Pentagon Sock Puppets: Then and Now

Rick Perlstein's picture

The Sunday New York Times runs a major new investigation of the Pentagon's propaganda operation to lie to the public about Iraq:

In the summer of 2005, the Bush administration confronted a fresh wave of criticism over Guantánamo Bay. The detention center had just been branded “the gulag of our times” by Amnesty International, there were new allegations of abuse from United Nations human rights experts and calls were mounting for its closure.

The administration’s communications experts responded swiftly.
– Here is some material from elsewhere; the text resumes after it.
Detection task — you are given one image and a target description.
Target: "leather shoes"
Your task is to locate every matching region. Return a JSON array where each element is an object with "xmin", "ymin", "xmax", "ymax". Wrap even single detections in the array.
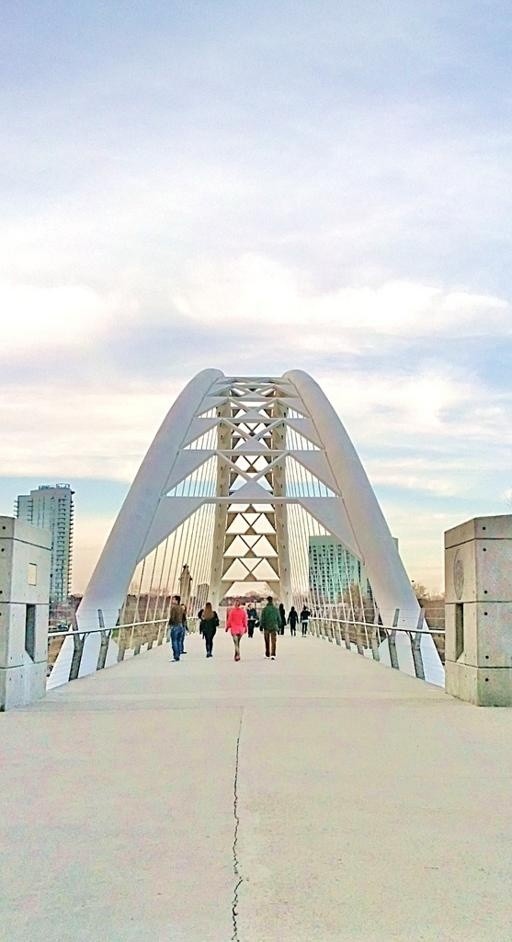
[{"xmin": 206, "ymin": 652, "xmax": 212, "ymax": 658}]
Early one Friday morning, they put a group of retired military officers on one of the jets normally used by Vice President Dick Cheney and flew them to Cuba for a carefully orchestrated tour of Guantánamo.

To the public, these men are members of a familiar fraternity, presented tens of thousands of times on television and radio as “military analysts” whose long service has equipped them to give authoritative and unfettered judgments about the most pressing issues of the post-Sept. 11 world.

Hidden behind that appearance of objectivity, though, is a Pentagon information apparatus that has used those analysts in a campaign to generate favorable news coverage of the administration’s wartime performance, an examination by The New York Times has found....

Records and interviews show how the Bush administration has used its control over access and information in an effort to transform the analysts into a kind of media Trojan horse — an instrument intended to shape terrorism coverage from inside the major TV and radio networks.

Analysts have been wooed in hundreds of private briefings with senior military leaders, including officials with significant influence over contracting and budget matters, records show. They have been taken on tours of Iraq and given access to classified intelligence. They have been briefed by officials from the White House, State Department and Justice Department, including Mr. Cheney, Alberto R. Gonzales and Stephen J. Hadley.

In turn, members of this group have echoed administration talking points, sometimes even when they suspected the information was false or inflated. Some analysts acknowledge they suppressed doubts because they feared jeopardizing their access.

Some splendid quotes. From retired Green Beret and former Fox News analyst Robert S. Bevelacqua:

It was them saying, "We need to stick our hands up your back and move your mouth for you."

From Kenneth Allard at the National Defense University:

Night and day, I felt we’d been hosed.... This was a coherent, active policy.

Once more, a major theme of this blog is confirmed: That the Bushies do what the Watergate-era Nixon White House does, only learning from Nixon's mistakes, and taking advantage of the fact that it takes a whole lot longer for the press to call foul. If the Times story gets traction, expect some Nixonian pushback:
From NIXONLAND:

CBS earned a privileged place on the White House enemies list with a documentary, "The Selling of the Pentagon," which exposed a Pentagon "public affairs" budget that deployed generals for political sales jobs in plain violation of Army regulations, enlisting trusted anchors like Walter Cronkite as unwitting dupes. TV critic Jack Gould called it "a whale of a constructive blow for unfettered TV journalism free from Washington manipulation." President Ahab reacted predictably. Vice President Agnew called it "a subtle but vicious broadside against the nation's defense establishment," and accused its producers of ethical lapses in 1966 and 1968, one for a show that never aired, and one in a complaint the FCC dismissed. Then he charged the interviews had been edited out of order, one obtained for a separate program; "the matter of the network's own record in the field of documentary-making," he concluded, "can no longer be brushed under the rug of national media indifference."